SAN DIEGO—Vitamin D levels may be associated with brain imaging measures in patients with progressive multiple sclerosis (MS), according to an analysis presented at the ACTRIMS 2018 Forum. The association appears to be similar in primary progressive MS and secondary progressive MS and may reflect vitamin D’s protective effect on myelin in gray matter.
Research has identified vitamin D deficiency as a risk factor for MS. Low levels of the vitamin are associated with increased risk of brain lesions, relapses, and early progression of disability. Much of the literature focuses on relapsing-remitting MS. Less is known about the part that vitamin D plays in progressive MS, particularly with respect to clinical and imaging findings.
An Analysis of Phase II Data
Justin Abbatemarco, MD, a neurologist at Cleveland Clinic, and colleagues studied results from the phase II clinical trial of ibudilast to examine the association between vitamin D levels and clinical and MRI features in progressive MS. In the trial, investigators measured participants’ serum 25 OH vitamin D levels. At baseline, they collected demographic information such as age, gender, race, disease duration, duration of progression, prior treatment history, Expanded Disability Status Scale score, MS Functional Composite, and neurocognitive testing. Baseline MRI information included brain parenchymal fraction, diffusion tensor imaging (DTI), and magnetization transfer ratio (MTR).
Dr. Abbatemarco and colleagues used Spearman correlation to evaluate the associations between total vitamin D and vitamin D3 levels and clinical or imaging characteristics. They created a linear regression model to predict clinical and imaging outcome variables.
Vitamin D Was Associated With Whole Brain MTR
The analysis included 267 patients (47.2% male) with a mean age of 55.6. In all, 137 participants had primary progressive MS, and 130 participants had secondary progressive MS. Mean disease duration was 16.4 years. The population’s mean vitamin D3 level was 40.7 ng/mL, and mean total vitamin D level was 43.8 ng/mL. Mean brain parenchymal fraction was 0.8, mean T2 lesion volume was 10.3 mL, and mean whole brain MTR was 0.1.

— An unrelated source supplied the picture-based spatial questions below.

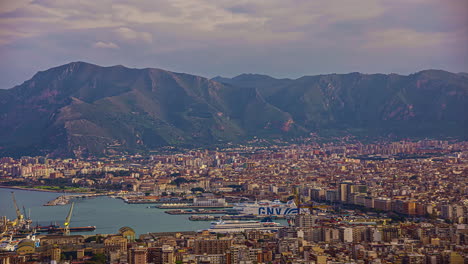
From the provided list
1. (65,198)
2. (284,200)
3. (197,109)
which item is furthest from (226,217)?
(197,109)

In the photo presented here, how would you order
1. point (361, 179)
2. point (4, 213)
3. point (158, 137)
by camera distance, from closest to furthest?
point (4, 213) < point (361, 179) < point (158, 137)

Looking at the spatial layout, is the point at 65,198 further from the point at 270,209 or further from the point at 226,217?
the point at 226,217

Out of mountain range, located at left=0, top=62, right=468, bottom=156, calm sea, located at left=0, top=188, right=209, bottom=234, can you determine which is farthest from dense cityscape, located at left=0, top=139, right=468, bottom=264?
mountain range, located at left=0, top=62, right=468, bottom=156

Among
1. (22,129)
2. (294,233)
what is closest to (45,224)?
(294,233)

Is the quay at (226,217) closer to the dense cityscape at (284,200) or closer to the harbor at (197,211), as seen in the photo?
the dense cityscape at (284,200)

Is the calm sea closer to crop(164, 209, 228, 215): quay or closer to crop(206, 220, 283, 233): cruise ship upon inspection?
crop(164, 209, 228, 215): quay

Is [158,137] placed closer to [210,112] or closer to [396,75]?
[210,112]
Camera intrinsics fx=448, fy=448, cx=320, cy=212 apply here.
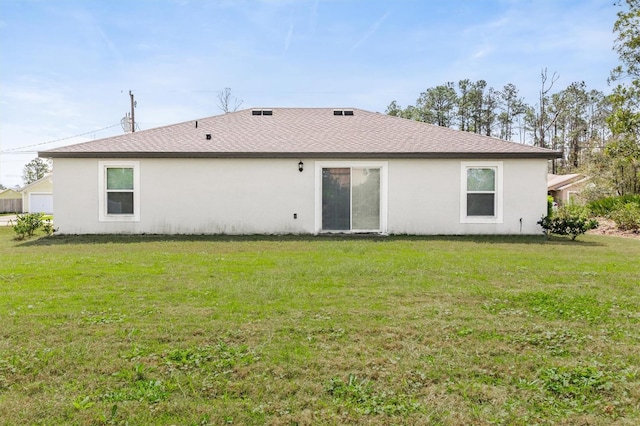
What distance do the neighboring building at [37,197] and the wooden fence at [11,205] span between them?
10.5ft

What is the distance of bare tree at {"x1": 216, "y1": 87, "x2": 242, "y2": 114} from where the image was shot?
32856mm

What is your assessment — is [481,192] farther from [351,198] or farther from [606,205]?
[606,205]

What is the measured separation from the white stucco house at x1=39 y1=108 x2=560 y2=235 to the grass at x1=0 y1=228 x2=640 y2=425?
17.0 feet

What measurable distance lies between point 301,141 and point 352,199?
92.0 inches

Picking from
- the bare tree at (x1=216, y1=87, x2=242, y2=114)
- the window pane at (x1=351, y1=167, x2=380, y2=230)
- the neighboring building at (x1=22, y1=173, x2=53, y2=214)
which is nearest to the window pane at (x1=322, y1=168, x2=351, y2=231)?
the window pane at (x1=351, y1=167, x2=380, y2=230)

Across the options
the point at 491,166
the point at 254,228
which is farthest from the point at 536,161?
the point at 254,228

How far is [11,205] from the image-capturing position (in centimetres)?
4253

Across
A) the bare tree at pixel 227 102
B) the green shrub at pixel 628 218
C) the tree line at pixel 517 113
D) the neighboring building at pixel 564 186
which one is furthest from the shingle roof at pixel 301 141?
the tree line at pixel 517 113

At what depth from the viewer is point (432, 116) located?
4278 cm

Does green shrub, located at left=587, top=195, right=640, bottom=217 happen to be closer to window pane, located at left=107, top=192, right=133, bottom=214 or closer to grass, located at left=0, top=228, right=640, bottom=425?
grass, located at left=0, top=228, right=640, bottom=425

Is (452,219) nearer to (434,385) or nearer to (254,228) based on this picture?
(254,228)

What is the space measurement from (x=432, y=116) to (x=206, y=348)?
4204 cm

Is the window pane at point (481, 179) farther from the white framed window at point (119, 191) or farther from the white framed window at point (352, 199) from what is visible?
the white framed window at point (119, 191)

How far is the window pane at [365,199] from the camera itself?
42.2 feet
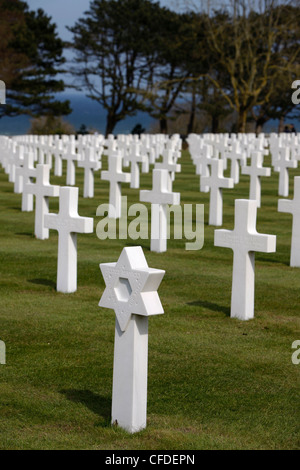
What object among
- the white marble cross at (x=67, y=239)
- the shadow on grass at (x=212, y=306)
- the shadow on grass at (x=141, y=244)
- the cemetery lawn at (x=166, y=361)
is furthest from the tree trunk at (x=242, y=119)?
the shadow on grass at (x=212, y=306)

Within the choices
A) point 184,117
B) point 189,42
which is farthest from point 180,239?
point 184,117

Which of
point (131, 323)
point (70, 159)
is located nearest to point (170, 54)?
point (70, 159)

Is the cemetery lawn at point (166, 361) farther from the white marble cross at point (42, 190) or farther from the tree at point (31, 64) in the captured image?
the tree at point (31, 64)

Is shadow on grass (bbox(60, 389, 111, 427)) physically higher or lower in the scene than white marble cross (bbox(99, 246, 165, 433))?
lower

The investigators did not observe a significant difference in mean vitamin D levels between patients with secondary progressive MS (44.7 ng/mL) and those with primary progressive MS (42.9 ng/mL). They did find positive associations between vitamin D3 and whole brain MTR, normal appearing brain tissue MTR, and normal appearing gray matter MTR. Dr. Abbatemarco’s group found no significant associations between vitamin D levels and brain parenchymal fraction, T1 or T2 lesion volume, or DTI metrics. The associations between vitamin D3 and MRI features were similar in patients with primary progressive MS and those with secondary progressive MS.
In a multivariate analysis that controlled for age, gender, disease duration, the time that vitamin D level was obtained, and latitude of study site, associations between vitamin D3 level and whole brain MTR remained significant. Every 10-ng/mL increase in vitamin D3 was associated with a 2.1% unit increase in whole brain MTR. The investigators found no association between vitamin D3 and brain parenchymal fraction, T2 lesion volume, T1 lesion volume, and clinical scores.
Dr. Abbatemarco and colleagues plan to test the effect of longitudinal changes on clinical and MRI measures once data become available.
Smolders J, Menheere P, Kessels A, et al. Association of vitamin D metabolite levels with relapse rate and disability in multiple sclerosis. Mult Scler. 2008;14(9):1220-1224.